Jimmie: Knock it off, Julie.
Jules: [pause] What?
Jimmie: I don't need you to tell me how fucking good my coffee is, okay? I'm the one who buys it. I know how good it is. When Bonnie goes shopping she buys SHIT. I buy the gourmet expensive stuff because when I drink it I want to taste it. But you know what's on my mind right now? It AIN'T the coffee in my kitchen, it's the dead nigger in my garage.
Jules: Oh, Jimmie, don't even worry about that...
Jimmie: No, No, No, No, let me ask you a question. When you came pulling in here, did you notice a sign out in front of my house that said Dead Nigger Storage?
Jules: Jimmie, you know I ain't seen no...
Jimmie: Did you notice a sign out in front of my house that said Dead Nigger Storage?
Jules: [pause] No. I didn't.
Jimmie: You know WHY you didn't see that sign?
Jules: Why?
Jimmie: 'Cause it ain't there, 'cause storing dead niggers ain't my fucking business, that's why!
 

compqt

Well-Known Member
Leave the Gun.
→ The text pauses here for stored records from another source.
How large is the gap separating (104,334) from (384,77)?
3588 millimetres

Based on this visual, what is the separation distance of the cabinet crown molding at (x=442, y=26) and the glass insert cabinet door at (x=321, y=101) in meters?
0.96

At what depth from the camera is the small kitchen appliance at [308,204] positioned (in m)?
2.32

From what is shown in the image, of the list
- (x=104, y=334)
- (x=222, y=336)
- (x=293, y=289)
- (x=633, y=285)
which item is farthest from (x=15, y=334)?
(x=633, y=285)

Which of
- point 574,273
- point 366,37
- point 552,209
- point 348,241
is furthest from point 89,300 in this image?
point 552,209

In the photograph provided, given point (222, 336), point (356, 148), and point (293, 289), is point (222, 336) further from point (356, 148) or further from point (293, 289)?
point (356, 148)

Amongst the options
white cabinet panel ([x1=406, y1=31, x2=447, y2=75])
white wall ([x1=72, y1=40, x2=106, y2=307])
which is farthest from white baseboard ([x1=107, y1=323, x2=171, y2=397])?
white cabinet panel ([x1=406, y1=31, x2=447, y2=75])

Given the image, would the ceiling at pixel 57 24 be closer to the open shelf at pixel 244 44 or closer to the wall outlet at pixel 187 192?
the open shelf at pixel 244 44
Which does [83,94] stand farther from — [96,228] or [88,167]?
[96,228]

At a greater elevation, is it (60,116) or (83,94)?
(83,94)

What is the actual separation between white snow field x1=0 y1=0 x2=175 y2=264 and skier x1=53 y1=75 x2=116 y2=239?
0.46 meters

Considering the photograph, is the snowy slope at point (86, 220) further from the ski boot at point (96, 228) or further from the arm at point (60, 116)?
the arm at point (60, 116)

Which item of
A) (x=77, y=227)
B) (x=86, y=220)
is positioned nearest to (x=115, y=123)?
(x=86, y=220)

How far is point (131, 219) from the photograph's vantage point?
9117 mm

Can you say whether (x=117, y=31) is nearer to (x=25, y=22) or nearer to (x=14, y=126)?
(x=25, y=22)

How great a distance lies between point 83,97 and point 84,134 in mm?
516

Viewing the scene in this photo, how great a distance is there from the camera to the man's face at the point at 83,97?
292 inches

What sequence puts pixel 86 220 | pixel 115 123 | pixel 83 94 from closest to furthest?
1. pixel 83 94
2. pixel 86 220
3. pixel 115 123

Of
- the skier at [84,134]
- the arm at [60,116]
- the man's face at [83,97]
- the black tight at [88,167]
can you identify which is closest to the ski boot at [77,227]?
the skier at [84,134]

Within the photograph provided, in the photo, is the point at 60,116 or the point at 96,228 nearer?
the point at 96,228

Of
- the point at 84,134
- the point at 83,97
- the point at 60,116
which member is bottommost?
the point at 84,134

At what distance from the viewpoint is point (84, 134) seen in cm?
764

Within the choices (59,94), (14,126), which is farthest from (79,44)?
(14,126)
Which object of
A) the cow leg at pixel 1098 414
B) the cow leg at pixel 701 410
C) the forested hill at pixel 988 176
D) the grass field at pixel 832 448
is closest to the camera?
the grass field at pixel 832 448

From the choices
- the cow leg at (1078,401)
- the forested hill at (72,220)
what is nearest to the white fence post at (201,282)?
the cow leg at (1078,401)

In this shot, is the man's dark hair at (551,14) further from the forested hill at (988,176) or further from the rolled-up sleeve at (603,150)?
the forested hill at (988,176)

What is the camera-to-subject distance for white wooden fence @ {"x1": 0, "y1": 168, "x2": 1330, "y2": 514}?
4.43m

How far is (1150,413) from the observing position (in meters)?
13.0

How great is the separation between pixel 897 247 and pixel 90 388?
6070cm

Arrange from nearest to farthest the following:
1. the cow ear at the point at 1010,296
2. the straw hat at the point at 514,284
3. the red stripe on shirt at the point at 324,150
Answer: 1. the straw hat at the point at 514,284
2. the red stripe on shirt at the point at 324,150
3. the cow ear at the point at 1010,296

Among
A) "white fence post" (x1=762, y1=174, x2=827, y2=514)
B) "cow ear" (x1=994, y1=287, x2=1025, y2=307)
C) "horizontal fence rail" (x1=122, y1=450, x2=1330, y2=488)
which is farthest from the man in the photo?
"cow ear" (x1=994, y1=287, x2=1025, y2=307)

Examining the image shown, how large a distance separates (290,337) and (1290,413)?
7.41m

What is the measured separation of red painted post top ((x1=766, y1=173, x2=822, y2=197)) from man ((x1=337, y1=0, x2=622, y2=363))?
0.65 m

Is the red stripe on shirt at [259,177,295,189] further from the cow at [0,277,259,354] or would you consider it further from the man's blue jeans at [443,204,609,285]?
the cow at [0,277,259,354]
Take the Cannoli - Godfather

"I never fucked anybody over in my life who didn't have it comin' to him, you got that? All I have in this world is my balls and my word, and I don't break 'em for no one, you understand?"

- Scarface
 

LedZeppelin8906

Well-Known Member
Fuck Caspar Gomez! And fuck the fuckin' Diaz brothers! Fuck 'em all! I bury those cockroaches!